File reading and writing encountered in Chinese, usually do not error, but the final running results show garbled, to the subsequent processing inconvenience.

2.1 Read File

When reading a file, if the file path, the filename is in Chinese, you need to use the Unicode function to encode it as ' utf-8 ' format, and then do the normal file read. Taking the read_csv function of my usual pandas as an example, the following code can be used to successfully read the CSV file named "Poi Total Table", which is saved in poi_list of the Dataframe data type.

import pandas as pdinpath = ‘C:\\POI总表.csv‘**path = unicode(inpath, ‘utf-8‘)**poi_list = pd.read_csv(path)
2.2 Writing Files
    1. File name is Chinese, file name is garbled
      When you want to save the results of a program run to a text file, the name of the text file if there is Chinese, do not do processing file names will appear garbled. Encoding is solvable using Unicode functions. Unicode (' Chinese. csv ', ' utf-8 ')

    2. File content has Chinese, Excel open content garbled
      If you export the results that contain Chinese to a CSV file, the file contents will be garbled when you open the file by default using Excel, while opening with a text editor is not garbled. This is because Excel's default encoding is ' GBK ' and the text editor defaults to ' Utf-8 '. Use the codecs package to add a statement f.write (codecs) after the file is created. BOM_UTF8) can be solved

name=‘语文‘f = open(name+‘.csv‘,‘w‘)f.write(‘123,语文‘)f.close()#修改编码import codecsf = open(**unicode(name+‘.csv‘,‘utf-8‘)**,‘w‘) # 文件名不乱码**f.write(codecs.BOM_UTF8) # excel打开内容不乱码的核心语句**f.write(‘123,语文‘)f.close()

Output Result:

#文件名:璇枃.csv#Excel打开   123  璇枃#文本编辑器打开 123,语文#改编码后#文件名:语文.csv#Excel打开 123 语文#文本编辑器打开 123,语文

Dealing with Chinese garbled characters in Python2.7 read-write files

Contact Us

The content source of this page is from Internet, which doesn't represent Alibaba Cloud's opinion; products and services mentioned on that page don't have any relationship with Alibaba Cloud.

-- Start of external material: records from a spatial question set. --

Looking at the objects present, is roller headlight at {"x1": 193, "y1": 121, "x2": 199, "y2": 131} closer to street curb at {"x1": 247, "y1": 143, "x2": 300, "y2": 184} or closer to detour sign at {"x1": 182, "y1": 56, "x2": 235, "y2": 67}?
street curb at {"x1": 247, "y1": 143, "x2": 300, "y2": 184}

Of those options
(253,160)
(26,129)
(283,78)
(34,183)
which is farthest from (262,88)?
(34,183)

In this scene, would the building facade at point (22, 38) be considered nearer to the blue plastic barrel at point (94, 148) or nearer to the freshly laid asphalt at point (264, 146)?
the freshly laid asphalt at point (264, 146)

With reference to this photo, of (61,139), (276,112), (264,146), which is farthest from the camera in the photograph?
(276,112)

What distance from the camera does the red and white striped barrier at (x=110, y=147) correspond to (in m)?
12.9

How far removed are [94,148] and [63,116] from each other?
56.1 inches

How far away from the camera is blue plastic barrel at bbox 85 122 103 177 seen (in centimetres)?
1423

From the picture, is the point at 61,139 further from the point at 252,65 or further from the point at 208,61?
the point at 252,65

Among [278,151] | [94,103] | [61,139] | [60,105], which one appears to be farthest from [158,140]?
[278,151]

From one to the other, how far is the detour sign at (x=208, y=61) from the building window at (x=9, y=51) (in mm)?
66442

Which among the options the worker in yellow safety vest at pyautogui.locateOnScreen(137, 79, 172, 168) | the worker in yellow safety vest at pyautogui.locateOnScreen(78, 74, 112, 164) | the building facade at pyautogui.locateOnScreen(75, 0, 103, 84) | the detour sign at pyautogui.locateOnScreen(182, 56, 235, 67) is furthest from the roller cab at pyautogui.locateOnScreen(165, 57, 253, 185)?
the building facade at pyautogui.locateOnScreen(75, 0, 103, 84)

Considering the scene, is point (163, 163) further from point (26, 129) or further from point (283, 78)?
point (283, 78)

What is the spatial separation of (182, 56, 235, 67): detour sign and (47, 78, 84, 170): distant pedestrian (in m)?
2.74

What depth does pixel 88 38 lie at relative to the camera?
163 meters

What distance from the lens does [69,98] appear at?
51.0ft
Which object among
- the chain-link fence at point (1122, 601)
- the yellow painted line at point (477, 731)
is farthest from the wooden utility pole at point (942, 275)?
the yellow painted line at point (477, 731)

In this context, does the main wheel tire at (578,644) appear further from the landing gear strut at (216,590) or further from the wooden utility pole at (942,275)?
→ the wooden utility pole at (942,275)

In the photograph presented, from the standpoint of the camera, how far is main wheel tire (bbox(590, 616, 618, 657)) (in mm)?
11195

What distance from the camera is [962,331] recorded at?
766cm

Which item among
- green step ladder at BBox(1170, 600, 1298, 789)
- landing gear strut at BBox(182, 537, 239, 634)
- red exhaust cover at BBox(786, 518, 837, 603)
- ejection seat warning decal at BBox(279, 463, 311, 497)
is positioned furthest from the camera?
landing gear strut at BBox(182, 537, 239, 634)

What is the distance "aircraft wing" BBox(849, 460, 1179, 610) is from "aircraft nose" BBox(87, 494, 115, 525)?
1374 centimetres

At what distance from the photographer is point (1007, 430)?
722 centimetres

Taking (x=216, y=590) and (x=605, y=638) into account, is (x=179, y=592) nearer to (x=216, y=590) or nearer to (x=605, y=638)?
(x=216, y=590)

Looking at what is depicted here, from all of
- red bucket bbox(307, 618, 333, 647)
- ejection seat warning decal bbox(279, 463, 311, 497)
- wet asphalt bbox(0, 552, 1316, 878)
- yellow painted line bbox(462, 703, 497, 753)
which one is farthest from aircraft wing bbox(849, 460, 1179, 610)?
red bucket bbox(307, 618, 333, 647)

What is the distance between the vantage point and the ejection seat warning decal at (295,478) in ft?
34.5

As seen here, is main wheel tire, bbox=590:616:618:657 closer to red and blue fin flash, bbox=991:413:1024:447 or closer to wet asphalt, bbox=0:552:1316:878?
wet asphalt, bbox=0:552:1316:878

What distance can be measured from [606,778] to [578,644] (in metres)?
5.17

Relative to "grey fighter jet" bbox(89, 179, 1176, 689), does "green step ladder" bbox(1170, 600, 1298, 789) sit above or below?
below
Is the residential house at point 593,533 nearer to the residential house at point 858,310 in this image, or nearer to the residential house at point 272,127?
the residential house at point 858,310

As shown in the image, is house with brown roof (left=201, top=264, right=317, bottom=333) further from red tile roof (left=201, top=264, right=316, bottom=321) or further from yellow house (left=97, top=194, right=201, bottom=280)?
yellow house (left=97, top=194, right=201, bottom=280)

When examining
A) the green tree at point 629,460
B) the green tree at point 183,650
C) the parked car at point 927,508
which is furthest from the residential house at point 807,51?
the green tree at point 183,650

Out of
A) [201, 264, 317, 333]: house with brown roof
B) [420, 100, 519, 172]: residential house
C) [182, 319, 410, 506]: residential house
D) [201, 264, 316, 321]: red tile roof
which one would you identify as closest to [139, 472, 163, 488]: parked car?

If the content of the page makes you feel confusing, please write us an email, we will handle the problem within 5 days after receiving your email.

If you find any instances of plagiarism from the community, please send an email to: info-contact@alibabacloud.com and provide relevant evidence. A staff member will contact you within 5 working days.

A Free Trial That Lets You Build Big!

Start building with 50+ products and up to 12 months usage for Elastic Compute Service

  • Sales Support

    1 on 1 presale consultation

  • After-Sales Support

    24/7 Technical Support 6 Free Tickets per Quarter Faster Response

  • Alibaba Cloud offers highly flexible support services tailored to meet your exact needs.